May I ask one last question—

Kirk:

Sure.

Hargitai:

—that's maybe a political question. If you would need to convince congressmen to finance your project's planetary mapping, what's the argument here? What can be said to spend public money on this outer world project?

Kirk:

On the missions or the mapping element of it?

Hargitai:

The mapping for missions or mapping of mission data.

Kirk:

It could be a very political issue justifying planetary research, depending who you're talking to, and their mindset about spending money on research, generally on whether they're—how they feel about climate change on Earth, and whether topics that are adjacent to that, which planetary science is, and whether that makes them more or less desirable. But in terms of the mapping element of the missions, assuming the missions are proceeding, the argument we make is that what we do is the final record and the synthesis that makes the data usable in the future, both for scientific study, for outreach, and for planning of the next generation of missions. To have hundreds of magnetic tapes with narrow strips of images of Venus, nobody looks at those. They're only a few hundred pixels wide, even though they go essentially pole to pole. But the mosaics and the global map are almost seamless, and are something that even a layperson can look at and understand. It's something you can go to one data set, and go, "I want to look at this area. Here's my piece of data." Whether that's to write a paper about it, to plan a new mission, write a school report, whatever, the synthesized data is useful for that.

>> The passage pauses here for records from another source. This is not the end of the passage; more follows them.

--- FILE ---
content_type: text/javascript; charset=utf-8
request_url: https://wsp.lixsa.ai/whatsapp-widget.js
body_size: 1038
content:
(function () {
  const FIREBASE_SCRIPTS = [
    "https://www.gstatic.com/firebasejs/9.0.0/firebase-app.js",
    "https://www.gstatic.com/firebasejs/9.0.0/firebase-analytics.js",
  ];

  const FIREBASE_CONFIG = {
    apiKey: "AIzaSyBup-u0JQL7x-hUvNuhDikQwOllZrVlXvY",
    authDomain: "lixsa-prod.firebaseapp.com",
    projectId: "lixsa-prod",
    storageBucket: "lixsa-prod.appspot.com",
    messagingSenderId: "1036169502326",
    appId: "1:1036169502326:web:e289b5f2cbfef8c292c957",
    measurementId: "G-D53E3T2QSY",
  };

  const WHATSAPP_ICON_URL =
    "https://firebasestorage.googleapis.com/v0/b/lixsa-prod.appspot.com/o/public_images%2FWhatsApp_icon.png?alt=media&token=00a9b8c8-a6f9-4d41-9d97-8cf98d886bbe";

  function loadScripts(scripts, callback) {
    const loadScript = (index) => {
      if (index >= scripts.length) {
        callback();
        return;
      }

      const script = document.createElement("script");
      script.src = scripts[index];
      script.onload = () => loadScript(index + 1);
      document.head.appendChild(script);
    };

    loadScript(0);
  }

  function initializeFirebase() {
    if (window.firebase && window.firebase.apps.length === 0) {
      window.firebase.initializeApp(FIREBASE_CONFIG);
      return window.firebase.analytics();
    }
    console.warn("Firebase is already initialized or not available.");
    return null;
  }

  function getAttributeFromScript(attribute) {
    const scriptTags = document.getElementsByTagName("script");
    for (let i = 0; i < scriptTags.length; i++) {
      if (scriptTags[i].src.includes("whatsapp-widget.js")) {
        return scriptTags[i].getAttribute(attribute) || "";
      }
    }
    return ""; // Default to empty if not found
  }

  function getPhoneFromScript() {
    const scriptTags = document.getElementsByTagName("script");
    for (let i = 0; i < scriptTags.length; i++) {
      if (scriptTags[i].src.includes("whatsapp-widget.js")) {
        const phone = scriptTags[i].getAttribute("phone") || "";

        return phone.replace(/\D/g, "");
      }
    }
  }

Other bodies where we're taking photographs rather than radar, we don't even have strips, so now it's postage stamps, and the higher the resolution is, the more they show. But each one is just a tiny area. People look at those. The HiRISE images are all on the web, and you can look at them. The HiRISE local topographic products are. But to get any sense of the body as a place you could visit, you really need the mapping synthesis of that. We talked about the CTX Mars thing earlier where essentially it's like Google Earth. You can fly over the surface of Mars, and look at it. It enhances your ability to understand what we've found there, and to find new things. A scientist can see the processes and the context and the clues that lead him or her to study features locally; can see those across broader regions. Even a person who's not trained in science can see the world as a world, instead of as a collection of digital files that they don't even know where to go to look at.